Сандра второй раз упомянула это имя.
— Дмитрий? — переспросил Шандор.
— Дмитрий Сокол, мой друг. Очнувшись, я увидела перед собой его лицо. Он выходил меня. Благодаря ему я снова смогла ходить. Дмитрий отдавал мне половину своей пайки, потому что я была слишком слаба и другие заключенные крали мою еду. Дмитрий защищал меня как мог. Вот только мог он не так много. Дмитрий не хотел понимать, как устроен мир, в котором он живет. Он был профессором Варшавского университета. Казалось бы, изучая историю нашего общества, он должен был понять, что в этом мире надо бороться, чтобы выжить. А святые непременно становятся мучениками.
— Твой Дмитрий был святым?
— Нет, всего-навсего человеком. Добрым и щедрым… — Голос ее дрогнул. — Но я не хочу говорить о Дмитрии.
— Значит, не надо о нем говорить. — Шандор накрыл ладонью ее руку. — Не надо говорить о том, что причиняет тебе боль.
С минуту Сандра молчала. И все же… Дмитрий был частью ее жизни, и она не могла рассказывать о ней, не упоминая его. Усилием воли Сандра заставила себя продолжать.
— Когда я поправилась, Дмитрию не приходилось больше заботиться обо мне. Я взяла все в свои руки. Я была молодой и сильной и знала, как выжить, — в голосе ее звенела ярость. — Никто больше не смел воровать пайку у меня или у Дмитрия, после того как я один раз показала им, что будет с теми, кто осмелится. Это были не люди — животные. Война сделала их такими. Знаешь, как выжить среди животных?

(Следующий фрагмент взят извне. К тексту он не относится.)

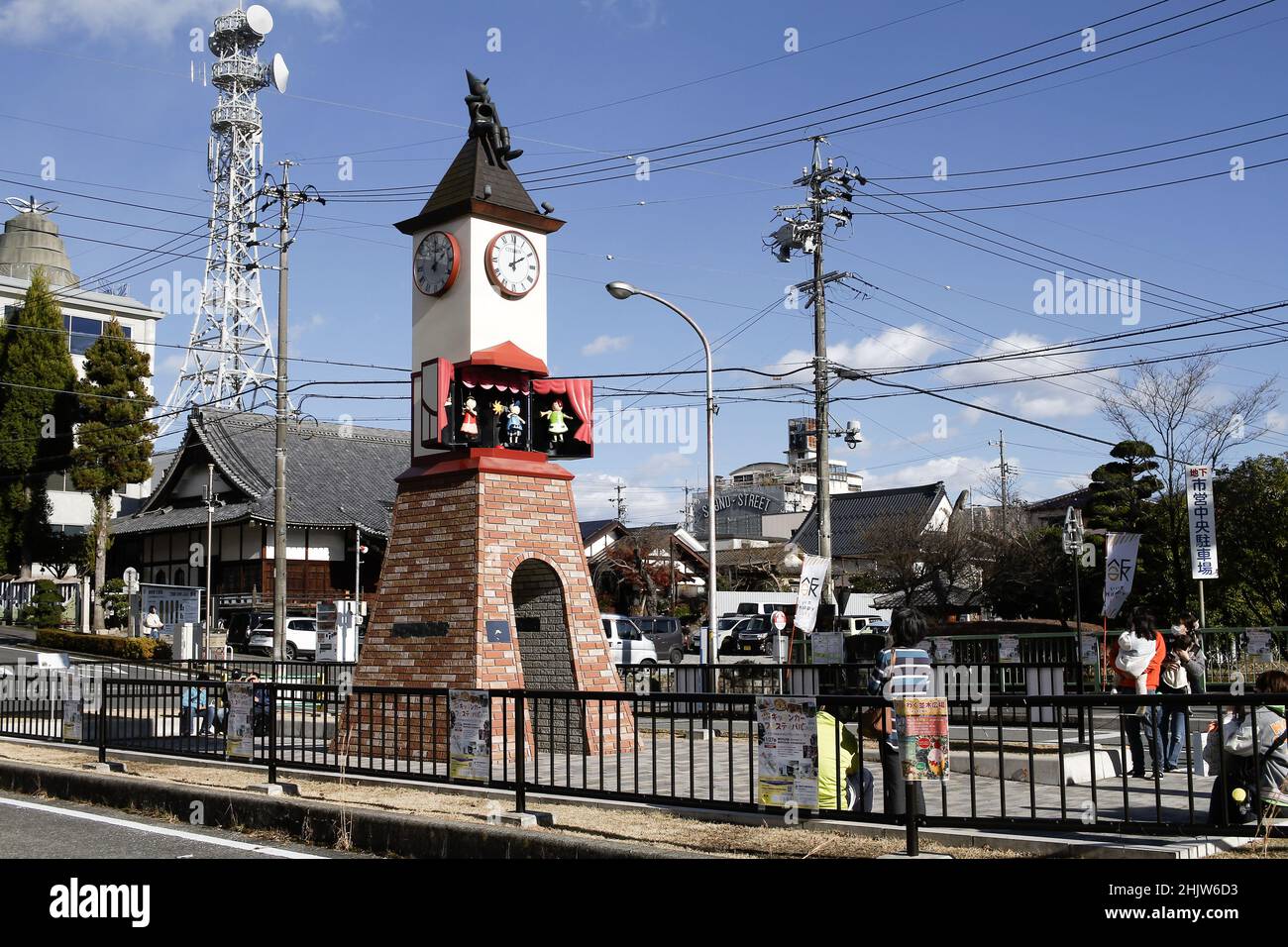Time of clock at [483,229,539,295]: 2:00
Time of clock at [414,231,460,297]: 2:00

— Нет, — Шандор не был уверен, что Сандра слышит его. Она жила сейчас в другом мире — в мире своего ужасного прошлого.
— Надо дать им понять, что каждое сказанное тобой слово имеет вес. Если ты угрожаешь, они должны знать, что ты исполнишь свою угрозу. Я быстро усвоила эти правила и добавила к ним несколько своих. Дмитрий почти никогда не понимал, что происходит. Думаю, он просто не хотел жить по звериным законам. Мне даже приходилось останавливать его, когда он пытался отдать кому-то с таким трудом отбитую мною пищу. Я следила, чтобы Дмитрий укрывался на ночь, чтобы не оставался голодным, не забывал гулять. А Дмитрий рассказывал мне разные истории, учил меня и даже иногда умел рассмешить. Он помогал мне оставаться человеком. Если бы не Дмитрий, я превратилась бы в такое же животное, как все остальные. Знаешь, он дал мне даже мое имя. Администрации лагеря было все равно. Я была для них просто номер пятьсот тридцать четыре. Дмитрий сказал, что красивые слова радуют сердце, и я должна иметь красивое имя, чтобы всякий раз, когда его произносят, душу наполняла радость. Мы выбирали имя двое суток. Это был один из самых страшных периодов нашей жизни в лагере. Наверное, Дмитрий пытался отвлечь меня таким образом от того, что происходит вокруг. — Голос ее был чуть громче шепота. — Он дал мне намного больше, чем могла дать ему я, и даже не понимал этого.
У Шандора перехватило горло.
— Это ты дала ему куда больше, чем понимала. Ты любила его. И он наверняка знал об этом.
— Да, думаю, он знал, что я люблю его. Мы никогда не говорили об этом. Любовь казалась чем-то чуждым в этом ужасном месте. Но Дмитрий знал, — Сандра закрыла глаза. — Господи, я надеюсь, что он действительно знал это. Я думала, что нам не нужны слова, но, может быть, я ошибалась? Неужели он умер, так и не зная, как сильно я…
— Нет, — твердо сказал Шандор. — Ты все сделала правильно. Иногда слова действительно ни к чему. Дмитрий понимал, что ты чувствуешь. — Значит, Дмитрий умер. Шандор поспешил перевести разговор на другую тему — воспоминания о покойном друге причиняли Сандре слишком сильную боль. — А когда ты встретила Брюнера?